→ TASK INPUTS:
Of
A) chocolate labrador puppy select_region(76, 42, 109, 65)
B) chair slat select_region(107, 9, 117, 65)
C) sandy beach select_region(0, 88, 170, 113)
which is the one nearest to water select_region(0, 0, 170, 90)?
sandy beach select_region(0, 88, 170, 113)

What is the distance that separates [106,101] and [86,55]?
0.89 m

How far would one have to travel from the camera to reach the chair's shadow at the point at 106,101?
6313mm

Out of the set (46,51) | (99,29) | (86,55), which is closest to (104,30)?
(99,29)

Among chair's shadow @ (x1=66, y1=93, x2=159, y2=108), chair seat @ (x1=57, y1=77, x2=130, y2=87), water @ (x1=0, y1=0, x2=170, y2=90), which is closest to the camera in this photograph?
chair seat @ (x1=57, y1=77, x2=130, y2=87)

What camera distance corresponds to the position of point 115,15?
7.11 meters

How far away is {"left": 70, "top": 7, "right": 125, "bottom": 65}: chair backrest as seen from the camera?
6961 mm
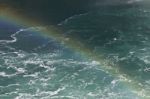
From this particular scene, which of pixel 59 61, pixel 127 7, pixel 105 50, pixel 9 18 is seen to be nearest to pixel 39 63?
pixel 59 61

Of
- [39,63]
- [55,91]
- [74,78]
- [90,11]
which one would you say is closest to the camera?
[55,91]

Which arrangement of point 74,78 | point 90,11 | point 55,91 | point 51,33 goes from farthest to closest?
point 90,11
point 51,33
point 74,78
point 55,91

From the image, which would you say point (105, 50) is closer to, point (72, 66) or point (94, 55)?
point (94, 55)

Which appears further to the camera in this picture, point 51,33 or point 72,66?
point 51,33

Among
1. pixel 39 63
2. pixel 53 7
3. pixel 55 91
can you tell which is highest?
pixel 53 7

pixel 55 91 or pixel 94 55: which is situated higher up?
pixel 94 55

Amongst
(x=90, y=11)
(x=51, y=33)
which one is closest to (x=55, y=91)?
(x=51, y=33)
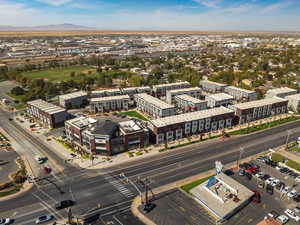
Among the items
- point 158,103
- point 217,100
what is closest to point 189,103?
point 217,100

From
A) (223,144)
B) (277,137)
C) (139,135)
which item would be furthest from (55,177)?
(277,137)

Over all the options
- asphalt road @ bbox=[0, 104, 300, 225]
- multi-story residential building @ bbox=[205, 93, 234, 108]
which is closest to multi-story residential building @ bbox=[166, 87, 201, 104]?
multi-story residential building @ bbox=[205, 93, 234, 108]

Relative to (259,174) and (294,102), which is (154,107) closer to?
(259,174)

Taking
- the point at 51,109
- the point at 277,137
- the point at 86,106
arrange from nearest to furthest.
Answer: the point at 277,137 < the point at 51,109 < the point at 86,106

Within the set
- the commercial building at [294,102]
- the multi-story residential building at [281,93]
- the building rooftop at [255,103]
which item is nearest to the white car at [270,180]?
the building rooftop at [255,103]

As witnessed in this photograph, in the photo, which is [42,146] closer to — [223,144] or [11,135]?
[11,135]

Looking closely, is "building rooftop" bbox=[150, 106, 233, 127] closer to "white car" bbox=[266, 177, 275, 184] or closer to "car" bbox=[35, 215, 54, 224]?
"white car" bbox=[266, 177, 275, 184]
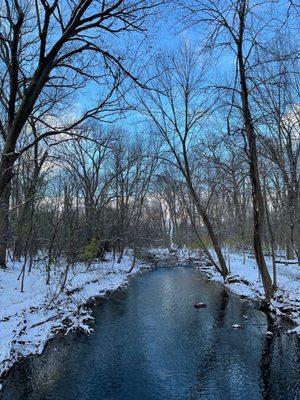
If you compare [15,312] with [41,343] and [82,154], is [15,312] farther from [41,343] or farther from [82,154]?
[82,154]

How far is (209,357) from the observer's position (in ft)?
31.1

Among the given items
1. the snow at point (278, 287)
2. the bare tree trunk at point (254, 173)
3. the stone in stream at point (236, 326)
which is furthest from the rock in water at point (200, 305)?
the bare tree trunk at point (254, 173)

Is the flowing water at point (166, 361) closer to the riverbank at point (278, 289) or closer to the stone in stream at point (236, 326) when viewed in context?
the stone in stream at point (236, 326)

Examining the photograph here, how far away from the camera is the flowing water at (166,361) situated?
761 centimetres

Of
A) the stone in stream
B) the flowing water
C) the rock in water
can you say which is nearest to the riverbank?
the flowing water

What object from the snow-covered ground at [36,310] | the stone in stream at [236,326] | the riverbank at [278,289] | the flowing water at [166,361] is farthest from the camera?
the riverbank at [278,289]

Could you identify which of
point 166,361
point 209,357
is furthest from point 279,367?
point 166,361

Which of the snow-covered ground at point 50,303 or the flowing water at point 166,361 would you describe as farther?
the snow-covered ground at point 50,303

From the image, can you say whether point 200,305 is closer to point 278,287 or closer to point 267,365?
point 278,287

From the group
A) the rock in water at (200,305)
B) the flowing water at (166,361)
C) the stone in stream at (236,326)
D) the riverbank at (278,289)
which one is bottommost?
the flowing water at (166,361)

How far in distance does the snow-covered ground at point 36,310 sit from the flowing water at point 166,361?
0.44 m

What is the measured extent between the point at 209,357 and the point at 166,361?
45.5 inches

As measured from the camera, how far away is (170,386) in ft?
25.7

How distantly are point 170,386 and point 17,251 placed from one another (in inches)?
669
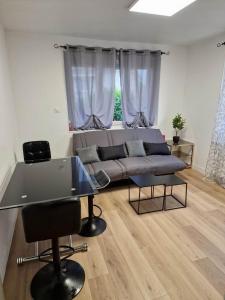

→ WORK INSTRUCTIONS: Locate each line in the items that contains the string "closer", treating uppercase and lowercase as different, and copy those lines in full.

→ ANSWER:
From the image, which would you say point (105, 50) is closer to, point (72, 66) or point (94, 55)?
Relative to (259,174) and (294,102), which is (154,107) closer to?
As witnessed in this photograph, in the photo, which is [42,146] closer to — [223,144] or [11,135]?
Looking closely, is "building rooftop" bbox=[150, 106, 233, 127] closer to "white car" bbox=[266, 177, 275, 184] or closer to "car" bbox=[35, 215, 54, 224]?
Is the flowing water at point (166, 361) closer to the riverbank at point (278, 289) or closer to the stone in stream at point (236, 326) when viewed in context?
From the image, can you say whether point 200,305 is closer to point 278,287 or closer to point 267,365?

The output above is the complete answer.